Davis, a relatively small 5-foot-6 lefty, is pound-for-pound strong with amazingly quick hands and a remarkable backstory. He trains out of Upton Boxing Gym on Pennsylvania Ave., under the mentorship of coach Calvin Ford—the inspiration for The Wire character, Cutty—and has endured all kinds of rough situations, with drug-addicted parents for starters. Ford’s been a father figure, Upton a refuge.

“I dedicate this fight to my team,” Davis said Thursday at a press conference in New York. “I’m no Mike Tyson, Floyd Mayweather, or Sugar Ray Leonard. I’m Gervonta Davis, and on January 14th, I will become a world champion.”

Saturday night’s fight will air live at 9:30 p.m. on Showtime. Watch early. Davis usually makes quick work of opponents. He’s 16-0 with 15 knockouts, 13 coming within the first four rounds, and is promising something similar this time around against the more experienced, taller Pedraza. If Davis wins, he will be Baltimore’s fourth world champion boxer; the others are Joe Gans, who owned the world lightweight title during the time of segregation more than 100 years ago, Vincent Pettway (1994) and Hasim Rahman (2001).

Orioles have a minicamp in Florida.

It’s not much, but just the sight of the Orioles black-and-orange uniforms under sunny skies makes winter feel a tad warmer. (And it really was yesterday!)

The start of spring training is the traditional sign that baseball season is near. Minicamp? Not so much. Not many major league teams even have them, but the Orioles have the last few years under Buck Showalter, who finds the time valuable. He and a small gang of players had a three-day camp in Sarasota, Florida, this week, mainly to evaluate those coming off injuries, and to look at a few of the organization’s minor league pitchers who are a bit more off the radar, but may be factors come the six-month, 162-game slog that is a major league baseball season.

Minicamp did not appear too stressful for veteran players like Chris Tillman, the O’s top hurler. Guys like him aren’t the focus. Select prospects are. Here Tillman, alongside Showalter and the team’s new pitching coach, Roger McDowell, watches young pitchers Garrett Cleavinger and Brian Gonzalez throw.

One pitcher not there? Yovanni Gallardo, who the Orioles traded to Seattle last Friday in exchange for corner outfielder Seth Smith. Gallardo went 6-8 last year with a 5.32 ERA in 23 starts, and spent a good amount of time on the disabled list with shoulder issues. Smith is a veteran, 34-year-old left-hand hitting outfielder, something the O’s needed (with Mark Trumbo gone, for now). Last season, while his batting average wasn’t spectacular (.249), Smith played in 137 games, had an on-base percentage of .342, hit 16 home runs, and a career-high 63 RBIs. Fun fact: Smith, a Mississippi native and multi-sport athlete, was Eli Manning’s backup quarterback at Ole Miss in the early 2000s.

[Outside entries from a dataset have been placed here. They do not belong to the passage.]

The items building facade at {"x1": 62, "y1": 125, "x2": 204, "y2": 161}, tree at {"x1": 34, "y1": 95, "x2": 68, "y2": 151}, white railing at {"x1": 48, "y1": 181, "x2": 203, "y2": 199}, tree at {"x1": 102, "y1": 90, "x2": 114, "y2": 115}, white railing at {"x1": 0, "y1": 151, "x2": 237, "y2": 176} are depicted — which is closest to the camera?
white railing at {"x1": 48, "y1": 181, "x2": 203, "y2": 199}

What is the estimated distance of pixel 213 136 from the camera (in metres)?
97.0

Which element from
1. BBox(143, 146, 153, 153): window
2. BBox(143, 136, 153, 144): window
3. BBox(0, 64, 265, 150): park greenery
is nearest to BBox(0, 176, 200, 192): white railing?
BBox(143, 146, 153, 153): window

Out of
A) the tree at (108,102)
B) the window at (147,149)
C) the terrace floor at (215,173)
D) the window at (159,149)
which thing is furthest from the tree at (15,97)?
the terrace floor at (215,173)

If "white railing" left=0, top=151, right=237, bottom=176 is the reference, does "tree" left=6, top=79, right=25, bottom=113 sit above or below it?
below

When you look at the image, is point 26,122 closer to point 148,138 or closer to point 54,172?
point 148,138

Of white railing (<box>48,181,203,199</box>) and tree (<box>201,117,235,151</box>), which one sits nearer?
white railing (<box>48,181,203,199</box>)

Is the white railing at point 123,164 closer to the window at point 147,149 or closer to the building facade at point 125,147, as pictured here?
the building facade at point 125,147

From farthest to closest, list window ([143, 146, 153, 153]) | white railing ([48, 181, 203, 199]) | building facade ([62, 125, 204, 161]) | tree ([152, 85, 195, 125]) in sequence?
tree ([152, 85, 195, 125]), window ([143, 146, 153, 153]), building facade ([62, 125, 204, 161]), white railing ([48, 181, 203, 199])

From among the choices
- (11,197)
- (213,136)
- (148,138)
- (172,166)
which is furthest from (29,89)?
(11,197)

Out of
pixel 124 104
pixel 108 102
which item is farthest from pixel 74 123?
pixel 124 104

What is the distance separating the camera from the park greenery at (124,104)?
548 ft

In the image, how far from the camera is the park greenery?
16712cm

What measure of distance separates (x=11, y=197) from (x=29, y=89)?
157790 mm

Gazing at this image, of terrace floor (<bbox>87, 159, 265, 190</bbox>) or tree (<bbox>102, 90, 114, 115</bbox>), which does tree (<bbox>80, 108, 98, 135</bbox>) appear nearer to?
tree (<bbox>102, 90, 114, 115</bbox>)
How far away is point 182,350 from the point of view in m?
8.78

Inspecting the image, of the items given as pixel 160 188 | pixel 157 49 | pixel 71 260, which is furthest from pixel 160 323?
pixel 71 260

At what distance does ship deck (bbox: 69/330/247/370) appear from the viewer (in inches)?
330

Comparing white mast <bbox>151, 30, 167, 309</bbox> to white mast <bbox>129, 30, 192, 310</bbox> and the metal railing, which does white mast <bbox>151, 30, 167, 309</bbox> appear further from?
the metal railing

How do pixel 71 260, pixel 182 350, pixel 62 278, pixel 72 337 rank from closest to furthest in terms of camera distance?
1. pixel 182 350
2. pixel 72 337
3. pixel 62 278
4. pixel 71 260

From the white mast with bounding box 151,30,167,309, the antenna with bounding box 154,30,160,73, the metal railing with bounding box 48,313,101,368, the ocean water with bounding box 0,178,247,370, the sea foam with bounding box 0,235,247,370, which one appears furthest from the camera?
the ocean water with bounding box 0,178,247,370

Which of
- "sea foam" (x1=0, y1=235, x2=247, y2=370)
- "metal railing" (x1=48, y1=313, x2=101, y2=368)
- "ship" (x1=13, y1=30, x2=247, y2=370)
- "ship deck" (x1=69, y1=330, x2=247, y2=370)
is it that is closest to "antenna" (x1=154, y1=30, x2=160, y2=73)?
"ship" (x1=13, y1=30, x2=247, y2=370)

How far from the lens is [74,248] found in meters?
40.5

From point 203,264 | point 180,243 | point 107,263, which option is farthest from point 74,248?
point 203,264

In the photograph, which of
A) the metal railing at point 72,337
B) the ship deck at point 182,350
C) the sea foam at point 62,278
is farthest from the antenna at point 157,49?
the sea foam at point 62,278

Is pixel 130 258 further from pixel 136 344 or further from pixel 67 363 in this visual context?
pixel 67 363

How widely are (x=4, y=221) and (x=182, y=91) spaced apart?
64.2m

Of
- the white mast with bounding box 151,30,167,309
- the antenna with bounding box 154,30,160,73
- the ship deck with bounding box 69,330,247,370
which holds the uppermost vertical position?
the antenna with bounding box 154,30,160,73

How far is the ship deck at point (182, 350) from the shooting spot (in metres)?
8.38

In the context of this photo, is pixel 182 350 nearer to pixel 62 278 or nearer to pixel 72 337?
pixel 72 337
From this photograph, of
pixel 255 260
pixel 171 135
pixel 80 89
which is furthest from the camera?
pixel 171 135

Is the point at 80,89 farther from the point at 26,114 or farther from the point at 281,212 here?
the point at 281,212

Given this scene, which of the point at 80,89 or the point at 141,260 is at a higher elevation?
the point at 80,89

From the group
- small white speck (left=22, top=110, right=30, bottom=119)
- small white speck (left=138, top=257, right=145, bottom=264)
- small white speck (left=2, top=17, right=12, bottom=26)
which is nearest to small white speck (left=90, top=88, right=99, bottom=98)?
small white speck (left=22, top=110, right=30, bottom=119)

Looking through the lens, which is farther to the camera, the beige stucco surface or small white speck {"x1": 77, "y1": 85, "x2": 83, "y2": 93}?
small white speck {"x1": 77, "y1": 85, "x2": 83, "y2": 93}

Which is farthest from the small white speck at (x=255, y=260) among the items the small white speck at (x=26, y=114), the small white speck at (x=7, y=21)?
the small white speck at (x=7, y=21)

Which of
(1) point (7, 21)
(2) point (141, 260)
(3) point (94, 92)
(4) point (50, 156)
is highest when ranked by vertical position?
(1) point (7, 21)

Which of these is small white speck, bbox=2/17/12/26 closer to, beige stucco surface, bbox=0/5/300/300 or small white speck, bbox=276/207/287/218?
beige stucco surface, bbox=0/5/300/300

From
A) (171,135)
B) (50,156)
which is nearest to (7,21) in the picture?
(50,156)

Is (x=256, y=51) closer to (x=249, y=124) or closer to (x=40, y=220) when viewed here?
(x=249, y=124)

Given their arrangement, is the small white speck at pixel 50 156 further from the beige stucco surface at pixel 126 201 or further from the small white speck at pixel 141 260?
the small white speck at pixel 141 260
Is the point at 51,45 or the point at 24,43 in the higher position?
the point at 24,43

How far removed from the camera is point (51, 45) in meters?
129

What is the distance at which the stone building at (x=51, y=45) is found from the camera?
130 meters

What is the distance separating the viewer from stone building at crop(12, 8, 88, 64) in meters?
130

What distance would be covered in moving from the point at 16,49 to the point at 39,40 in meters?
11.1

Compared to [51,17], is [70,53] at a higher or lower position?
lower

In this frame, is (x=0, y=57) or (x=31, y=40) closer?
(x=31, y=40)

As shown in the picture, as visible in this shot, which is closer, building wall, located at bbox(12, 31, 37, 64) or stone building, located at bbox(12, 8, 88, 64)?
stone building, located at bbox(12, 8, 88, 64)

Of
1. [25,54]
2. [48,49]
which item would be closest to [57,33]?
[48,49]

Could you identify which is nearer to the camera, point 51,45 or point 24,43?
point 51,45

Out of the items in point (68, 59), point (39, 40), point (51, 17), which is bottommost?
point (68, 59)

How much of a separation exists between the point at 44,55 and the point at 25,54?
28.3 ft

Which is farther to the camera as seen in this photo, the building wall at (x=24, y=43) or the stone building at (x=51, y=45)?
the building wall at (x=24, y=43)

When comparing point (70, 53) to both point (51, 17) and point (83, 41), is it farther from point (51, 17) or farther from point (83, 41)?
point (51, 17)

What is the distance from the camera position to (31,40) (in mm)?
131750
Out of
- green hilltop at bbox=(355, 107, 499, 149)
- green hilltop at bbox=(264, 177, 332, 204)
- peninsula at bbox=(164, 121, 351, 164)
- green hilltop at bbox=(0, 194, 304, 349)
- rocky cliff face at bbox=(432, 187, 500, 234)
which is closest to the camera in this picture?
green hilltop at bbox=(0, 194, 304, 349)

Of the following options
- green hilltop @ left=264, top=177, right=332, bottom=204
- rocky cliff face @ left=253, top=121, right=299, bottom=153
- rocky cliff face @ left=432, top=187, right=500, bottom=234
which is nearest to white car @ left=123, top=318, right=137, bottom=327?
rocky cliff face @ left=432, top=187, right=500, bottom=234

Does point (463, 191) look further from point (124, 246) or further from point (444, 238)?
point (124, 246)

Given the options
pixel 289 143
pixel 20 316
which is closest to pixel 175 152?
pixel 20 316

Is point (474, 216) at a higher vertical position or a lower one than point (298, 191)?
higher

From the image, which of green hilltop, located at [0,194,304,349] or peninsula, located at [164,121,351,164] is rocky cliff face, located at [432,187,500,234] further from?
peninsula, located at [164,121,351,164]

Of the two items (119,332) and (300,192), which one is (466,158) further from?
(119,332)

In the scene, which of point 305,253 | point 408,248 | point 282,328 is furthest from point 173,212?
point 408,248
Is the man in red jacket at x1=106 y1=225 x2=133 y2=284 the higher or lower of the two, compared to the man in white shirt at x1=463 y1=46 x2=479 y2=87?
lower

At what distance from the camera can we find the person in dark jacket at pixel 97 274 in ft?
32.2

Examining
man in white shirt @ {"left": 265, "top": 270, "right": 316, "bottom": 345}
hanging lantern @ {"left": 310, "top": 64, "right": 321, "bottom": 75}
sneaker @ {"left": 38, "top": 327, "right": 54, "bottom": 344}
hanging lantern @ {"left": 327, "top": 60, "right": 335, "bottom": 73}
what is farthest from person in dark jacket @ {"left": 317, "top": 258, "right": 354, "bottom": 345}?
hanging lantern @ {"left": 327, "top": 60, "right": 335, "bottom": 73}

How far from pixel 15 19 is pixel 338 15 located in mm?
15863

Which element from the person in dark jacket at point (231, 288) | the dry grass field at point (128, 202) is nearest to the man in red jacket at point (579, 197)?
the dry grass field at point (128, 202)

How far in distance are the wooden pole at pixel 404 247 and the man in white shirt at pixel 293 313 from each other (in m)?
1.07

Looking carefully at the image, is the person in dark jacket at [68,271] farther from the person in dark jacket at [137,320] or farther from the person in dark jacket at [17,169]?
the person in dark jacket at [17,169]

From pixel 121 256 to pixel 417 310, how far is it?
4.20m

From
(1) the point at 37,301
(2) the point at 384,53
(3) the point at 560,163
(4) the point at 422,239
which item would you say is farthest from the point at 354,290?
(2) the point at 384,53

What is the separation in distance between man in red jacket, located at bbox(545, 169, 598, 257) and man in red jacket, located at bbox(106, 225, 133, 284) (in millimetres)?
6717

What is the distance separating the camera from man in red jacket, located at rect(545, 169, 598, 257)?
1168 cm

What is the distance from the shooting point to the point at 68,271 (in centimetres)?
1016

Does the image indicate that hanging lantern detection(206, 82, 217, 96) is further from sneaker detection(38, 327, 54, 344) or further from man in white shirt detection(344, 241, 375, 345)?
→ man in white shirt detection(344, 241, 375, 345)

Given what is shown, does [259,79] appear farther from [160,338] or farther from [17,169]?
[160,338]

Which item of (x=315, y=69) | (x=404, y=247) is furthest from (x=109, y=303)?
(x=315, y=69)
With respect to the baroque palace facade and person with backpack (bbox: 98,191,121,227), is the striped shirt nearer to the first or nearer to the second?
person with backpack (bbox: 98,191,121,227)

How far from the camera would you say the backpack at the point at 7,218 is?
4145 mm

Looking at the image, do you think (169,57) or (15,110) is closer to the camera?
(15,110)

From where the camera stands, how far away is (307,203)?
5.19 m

Just 32 days until spring training and less than two months until Opening Day at Camden Yards. Not that we’re counting.

Terps win, Terps win!
With a 75-72 win over Indiana on national TV on Tuesday night, the Maryland men’s basketball team improved to 15-2 and 3-1 in the Big Ten, and should enter national top-25 polls early next week. The hero of their latest triumph? That would be 6-foot-7, 190-pound ginger-headed freshman guard Kevin Huerter. Call him Big Red. The former Mr. Basketball from New York, who had a late growth spurt in high school, sank a go-ahead three-pointer with just under two minutes left then grabbed a rebound and fed fellow freshman Anthony Cowan with a long pass to give Maryland a three-point lead with 1:12 to go. Fight on, turtles!